CDC Ordered to Censor Data on its Websites and Scientific Journals
Several federal health websites and other resources were removed or altered as agencies comply with the executive order.
The U.S. Centers for Disease Control and Prevention (CDC) has ordered its scientists to retract and pause the publication of all research being considered by any medical or scientific journal, not only its internal periodicals, Inside Medicine reported. The CDC aims to guarantee no “forbidden terms” appear in its work.
In the CDC’s orders, scientists were instructed to remove references and mentions of words, including gender, transgender, pregnant person, pregnant people, LGBT, transsexual, non-binary, nonbinary, assigned male at birth, assigned female at birth, biologically male, and biologically female.

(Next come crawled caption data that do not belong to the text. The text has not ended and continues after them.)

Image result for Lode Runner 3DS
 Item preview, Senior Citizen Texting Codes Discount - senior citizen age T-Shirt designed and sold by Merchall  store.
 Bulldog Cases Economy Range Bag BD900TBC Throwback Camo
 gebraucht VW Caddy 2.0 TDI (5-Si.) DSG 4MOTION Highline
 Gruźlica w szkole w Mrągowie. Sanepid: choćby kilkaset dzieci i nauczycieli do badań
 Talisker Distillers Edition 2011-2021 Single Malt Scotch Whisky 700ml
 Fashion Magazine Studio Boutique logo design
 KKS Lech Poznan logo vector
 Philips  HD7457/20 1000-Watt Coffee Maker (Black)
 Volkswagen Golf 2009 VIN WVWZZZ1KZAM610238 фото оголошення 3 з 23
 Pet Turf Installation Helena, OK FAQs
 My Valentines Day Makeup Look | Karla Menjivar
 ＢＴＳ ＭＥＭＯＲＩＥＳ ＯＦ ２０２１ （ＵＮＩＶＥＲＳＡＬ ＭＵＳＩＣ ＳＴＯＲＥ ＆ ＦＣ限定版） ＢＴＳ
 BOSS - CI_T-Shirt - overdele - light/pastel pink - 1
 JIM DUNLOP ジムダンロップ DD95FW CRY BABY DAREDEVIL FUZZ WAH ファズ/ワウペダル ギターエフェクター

The new orders go beyond commands President Donald Trump’s administration issued on Jan. 21 to pause external communications, including regular scientific reports, updates to websites, and health advisories, as CMM previously reported. The pause on communication includes the CDC’s Morbidity and Mortality Weekly Report (MMWR), advisories sent out to clinicians on CDC’s health alert network about public health incidents, and data updates to the CDC website. The new order goes beyond the general communications gag order that already prevents any CDC scientist from submitting any new scientific findings to the public as it applies to previously submitted manuscripts under consideration and those accepted and not published yet. Scientists were also unclear if the orders applied to manuscripts that just included the forbidden terms in basic demographic data.
Additionally, several federal health websites and other resources were removed or altered as agencies comply with the executive order. Several CDC websites and databased related to HIV, LGBTQ people, youth behaviors, and more have been taken down or replaced, CNN reported. Many pages state: “CDC’s website is being modified to comply with President Trump’s Executive Orders.”
For example, as of Jan. 31, several CDC pages related to HIV were removed, including the CDC’s HIV index page, testing page, datasets, national surveillance reports, and causes pages. Treatment guidelines for sexually transmitted infections were also taken down.